Extracts courtesy of a special year-end story from Terry Flanagan at MarketsMedia
The Standard & Poor’s 500 Index stood at 1,380 in mid-November, down about 5% from 1,450 five years earlier. To a visitor from Mars, the similarity of the numbers could suggest that it was a quiet period for financial-market participants.
But in reality, it has been the opposite, as the past five years has been perhaps the most tumultuous half-decade period in the history of global markets.
The fragile, end-of-rally market of late 2007 gave way to a full-blown financial crisis by September 2008, the nadir of which which lasted into 2009. Massive interventions on the part of governments worldwide staved off a doomsday scenario, setting the stage for some stabilization and a market rebound in 2009-2010. But the recovery has yet to sustain itself, and 2011 and 2012 have proved largely disappointing.
“The past five years will likely be viewed as a landmark period of timeless case studies within the history of financial markets,” said Karim Taleb, principal of investment manager Robust Methods.
“For institutional trading this was one of the most challenging market environments that I have witnessed in my career,” said Steve Hedger, head of equity trading at Fifth Third Asset Management. “Lack of liquidity, extreme volatility, and a disappearance of several venerable brokerage firms made seasoned traders earn their keep.”
The challenges for institutional traders such as Hedger revolve around liquidity sourcing-that is, finding sellers for buy orders and buyers for sell orders. Aside from the demise of Lehman Brothers and Bear Stearns, other liquidity sappers include tightening regulation of Wall Street, which has prompted surviving big banks such as Goldman Sachs and Morgan Stanley to pull in their trading horns, and a more general malaise and mistrust among buy-side investors, both retail and institutional.

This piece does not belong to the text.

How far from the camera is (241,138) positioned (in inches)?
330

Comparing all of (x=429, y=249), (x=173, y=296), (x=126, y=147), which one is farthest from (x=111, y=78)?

Aside from regulation, the most noteworthy topics from a broker-dealer perspective are the evolution and impact of trading technology and the exponential growth of institutions using both exchange-traded-products and option-centric hedging tools, according to Michael Wallach, chief executive of agency-only broker-dealer WallachBeth Capital.
Even with the proliferation of electronic trading, it has its limitations, and voice and floor will continue to offer liquidity, at least for some trades. “What hasn’t changed is the fact that trading screens remain notoriously one-dimensional despite the three-dimensional nature of financial markets,” Wallach said.
Additionally, market disruptions, geopolitically driven volatility spikes, and diminished investor confidence have sharpened focus on broker-dealers’ fiduciary obligations, Wallach said.
“What has struck me over the past five years is the level of innovation that we have seen in the market,” said John Kelly, chief operating officer at Liquidnet. “This has provided the means for investors to seek out growth, yield, diversity, or safety to a degree that was never before achievable.”
One market veteran’s perspective trumped the CNBC survey by a factor of five. “We enter the next five years with a significantly higher degree of uncertainty than any time I can recall in more than 30 years,” said Kelly of Liquidnet.